Anthropic built more than Claude — they packaged the exact agent harness that powers Claude Code and shipped it as a library. The Claude Agent SDK for Python gives you that same agent loop, tool execution, context management, and permission system as importable, composable code.
If you live in Python — data pipelines, backend services, automation scripts, ML tooling — this is the fastest way to add a genuinely autonomous agent to your stack. In this tutorial you will go from a blank virtual environment to an agent that reads files, runs commands, calls your own custom tools, and enforces safety rules you define.
Agent SDK vs. the raw Messages API. The Messages API gives you a single model response. The Agent SDK gives you the loop around it: it calls tools, feeds results back, manages the context window, retries, and stops when the task is done. You describe the goal; the SDK runs the agent.
What You Will Learn
By the end of this tutorial you will be able to:
- Set up a Python project with the Claude Agent SDK
- Run a one-shot autonomous agent with the
queryfunction - Hold a multi-turn streaming conversation with
ClaudeSDKClient - Expose your own Python functions as tools via the
@tooldecorator - Gate dangerous actions with a
can_use_toolpermission callback - Observe and audit every tool call with lifecycle hooks
- Apply production patterns for cost, safety, and reliability
Prerequisites
Before starting, make sure you have:
- Python 3.10 or newer installed (
python --version) - Node.js 18+ installed — the SDK talks to the Claude Code CLI under the hood
- An Anthropic API key from the console, or an active Claude subscription
- Basic familiarity with Python
async/awaitandasyncio
Step 1: Project Setup
Create an isolated environment and install the SDK. We will use the built-in venv, but uv or poetry work equally well.
mkdir claude-agent-python && cd claude-agent-python
python -m venv .venv
source .venv/bin/activate # Windows: .venv\Scripts\activate
pip install claude-agent-sdkThe SDK drives the Claude Code CLI, so install it too:
npm install -g @anthropic-ai/claude-codeFinally, export your key so the SDK can authenticate:
export ANTHROPIC_API_KEY="sk-ant-..."Tip: Never hardcode your API key in source. Use an environment variable or a secrets manager. Add a .env file to .gitignore and load it with python-dotenv if you prefer keeping keys in a file locally.
Step 2: Your First Agent with query
The query function is the simplest entry point. It runs a fully autonomous agent loop and yields messages as they stream back. Create first_agent.py:
import anyio
from claude_agent_sdk import query, ClaudeAgentOptions
async def main():
options = ClaudeAgentOptions(
system_prompt="You are a concise senior Python engineer.",
allowed_tools=["Read", "Glob", "Grep"],
cwd=".",
)
async for message in query(
prompt="List the Python files in this folder and summarize what each does.",
options=options,
):
print(message)
anyio.run(main)Run it:
python first_agent.pyThe agent decides on its own to call Glob to find files, Read to open them, and then writes a summary. You never wrote the orchestration — the SDK ran the loop. Note that we passed allowed_tools to restrict the agent to read-only operations; it cannot write or run shell commands here.

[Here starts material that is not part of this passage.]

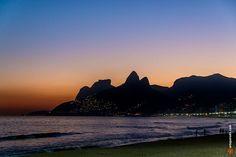 Praia de Ipanema com Pedra da Gávea e Morro Dois Irmãos ao fundo - Rio de Janeiro, Brasil. www.arteparada.com www.facebook.com/arteparada  #ipanema #riodejaneiro #twilight #sunset #summer #pedradagavea #doisirmaos #rj #nature #beach #backlight #landscape — em Brasil.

Understanding the message stream
query yields typed message objects. The most useful ones are:
AssistantMessage— text and tool-use blocks the model producedUserMessage— tool results fed back into the loopResultMessage— the final summary, including token usage and cost
Let's filter the stream to print only assistant text and the final cost:
from claude_agent_sdk import (
query, ClaudeAgentOptions,
AssistantMessage, TextBlock, ResultMessage,
)
async def main():
options = ClaudeAgentOptions(allowed_tools=["Read", "Glob"])
async for message in query(prompt="Summarize README.md", options=options):
if isinstance(message, AssistantMessage):
for block in message.content:
if isinstance(block, TextBlock):
print(block.text)
elif isinstance(message, ResultMessage):
print(f"\n--- done in {message.num_turns} turns, "
f"cost ${message.total_cost_usd:.4f} ---")Step 3: Multi-Turn Conversations with ClaudeSDKClient
query is stateless — one prompt, one run. For interactive sessions where the agent remembers context across turns, use ClaudeSDKClient. It keeps the session alive so you can send follow-up prompts.
import anyio
from claude_agent_sdk import (
ClaudeSDKClient, ClaudeAgentOptions,
AssistantMessage, TextBlock,
)
async def main():
options = ClaudeAgentOptions(
system_prompt="You are a helpful coding assistant.",
allowed_tools=["Read", "Write", "Edit", "Bash"],
permission_mode="acceptEdits",
)
async with ClaudeSDKClient(options=options) as client:
# First turn
await client.query("Create a file hello.py that prints today's date.")
async for msg in client.receive_response():
if isinstance(msg, AssistantMessage):
for block in msg.content:
if isinstance(block, TextBlock):
print(block.text)
# Follow-up turn — the agent remembers hello.py
await client.query("Now add a function that returns the date as ISO 8601.")
async for msg in client.receive_response():
if isinstance(msg, AssistantMessage):
for block in msg.content:
if isinstance(block, TextBlock):
print(block.text)
anyio.run(main)The async with block manages the session lifecycle. client.query() sends a prompt; client.receive_response() streams messages until that turn completes. Because the client persists, the second prompt operates on the file created in the first.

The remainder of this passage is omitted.